THE PROBLEM
Reproduce the passage of the article on writing advice below word for word, starting at "By Susan Reichert, Editor-in-Chief" and ending at "places we’ve been.".

┌─ DOCUMENT EXTRACT

By Susan Reichert, Editor-in-Chief for Southern Writers Magazine
How many times have you heard this advice about
writing? “Write what you know.”
Tom Robbins, an American novelist said, “The one
thing emphasized in any creative writing course is 'write what you know,' and that
automatically drives a wooden stake through the heart of imagination.” He then
went on to say, “If they really understood the mysterious process of creating fiction,
they would say, you can write about anything you can imagine.”
Well,
today, with Google, is there anything we can’t find out about? We can put any
subject in Google and research it until our heart is content. No longer are we
limited to things we know or places we’ve been.
A copy
writer writes advertising promotional material. In order to do their job well
they have to research the company who has hired them to write the material. They
also have to learn what product/products the company produces, how it’s made,
what does it do, and what is it used for. By the time they finish their
research they know as much about the company as the founders. Well, almost.

└─
┌─ MATERIAL

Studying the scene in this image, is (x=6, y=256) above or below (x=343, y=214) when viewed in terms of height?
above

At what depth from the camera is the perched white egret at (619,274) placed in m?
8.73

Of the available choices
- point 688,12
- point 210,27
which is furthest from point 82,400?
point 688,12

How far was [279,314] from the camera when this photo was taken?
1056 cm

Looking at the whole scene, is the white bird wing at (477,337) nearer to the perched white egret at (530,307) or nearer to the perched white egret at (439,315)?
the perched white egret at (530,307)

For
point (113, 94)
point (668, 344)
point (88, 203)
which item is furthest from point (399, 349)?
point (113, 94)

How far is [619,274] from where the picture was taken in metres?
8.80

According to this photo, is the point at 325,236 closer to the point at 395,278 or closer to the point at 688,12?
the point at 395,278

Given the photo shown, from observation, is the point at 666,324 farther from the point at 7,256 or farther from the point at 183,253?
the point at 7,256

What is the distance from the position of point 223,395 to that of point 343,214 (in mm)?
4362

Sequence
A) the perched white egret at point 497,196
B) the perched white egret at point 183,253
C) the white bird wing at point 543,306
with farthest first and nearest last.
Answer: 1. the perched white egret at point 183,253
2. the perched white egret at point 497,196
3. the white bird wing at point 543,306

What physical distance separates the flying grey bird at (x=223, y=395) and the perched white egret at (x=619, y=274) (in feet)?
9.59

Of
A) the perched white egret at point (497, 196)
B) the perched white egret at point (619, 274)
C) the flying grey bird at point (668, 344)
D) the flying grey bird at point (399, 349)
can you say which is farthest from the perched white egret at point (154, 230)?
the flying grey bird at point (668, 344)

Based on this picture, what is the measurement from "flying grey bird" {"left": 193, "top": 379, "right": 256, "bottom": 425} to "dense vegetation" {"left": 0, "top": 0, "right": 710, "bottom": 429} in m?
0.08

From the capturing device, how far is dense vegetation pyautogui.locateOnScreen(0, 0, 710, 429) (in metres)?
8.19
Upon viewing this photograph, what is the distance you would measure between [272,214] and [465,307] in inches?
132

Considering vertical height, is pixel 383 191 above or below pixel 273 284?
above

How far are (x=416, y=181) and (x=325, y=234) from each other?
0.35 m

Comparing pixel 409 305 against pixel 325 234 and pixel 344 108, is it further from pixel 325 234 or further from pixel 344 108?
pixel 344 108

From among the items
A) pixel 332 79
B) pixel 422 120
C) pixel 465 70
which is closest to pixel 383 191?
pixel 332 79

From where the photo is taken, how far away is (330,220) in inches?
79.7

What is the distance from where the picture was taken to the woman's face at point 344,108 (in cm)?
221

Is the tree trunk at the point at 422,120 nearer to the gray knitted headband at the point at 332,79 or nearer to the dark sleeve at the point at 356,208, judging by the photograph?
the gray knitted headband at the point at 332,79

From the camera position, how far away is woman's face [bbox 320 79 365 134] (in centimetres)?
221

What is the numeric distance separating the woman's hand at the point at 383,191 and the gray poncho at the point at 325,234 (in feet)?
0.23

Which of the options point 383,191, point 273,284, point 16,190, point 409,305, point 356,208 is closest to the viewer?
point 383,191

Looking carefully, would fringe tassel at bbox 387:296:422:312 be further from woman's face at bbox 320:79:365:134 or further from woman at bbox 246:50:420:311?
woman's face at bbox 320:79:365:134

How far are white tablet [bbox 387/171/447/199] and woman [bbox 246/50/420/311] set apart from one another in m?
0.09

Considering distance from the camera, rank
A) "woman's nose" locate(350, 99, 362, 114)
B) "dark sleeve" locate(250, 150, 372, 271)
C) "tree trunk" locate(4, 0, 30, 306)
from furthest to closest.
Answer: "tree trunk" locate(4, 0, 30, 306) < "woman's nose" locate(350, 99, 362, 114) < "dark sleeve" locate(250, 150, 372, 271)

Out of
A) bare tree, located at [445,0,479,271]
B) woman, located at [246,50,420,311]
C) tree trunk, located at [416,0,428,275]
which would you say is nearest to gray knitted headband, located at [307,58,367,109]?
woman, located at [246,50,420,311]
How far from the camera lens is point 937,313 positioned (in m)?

└─

SOLVED EXERCISE
By Susan Reichert, Editor-in-Chief for Southern Writers Magazine
How many times have you heard this advice about
writing? “Write what you know.”
Tom Robbins, an American novelist said, “The one
thing emphasized in any creative writing course is 'write what you know,' and that
automatically drives a wooden stake through the heart of imagination.” He then
went on to say, “If they really understood the mysterious process of creating fiction,
they would say, you can write about anything you can imagine.”
Well,
today, with Google, is there anything we can’t find out about? We can put any
subject in Google and research it until our heart is content. No longer are we
limited to things we know or places we’ve been.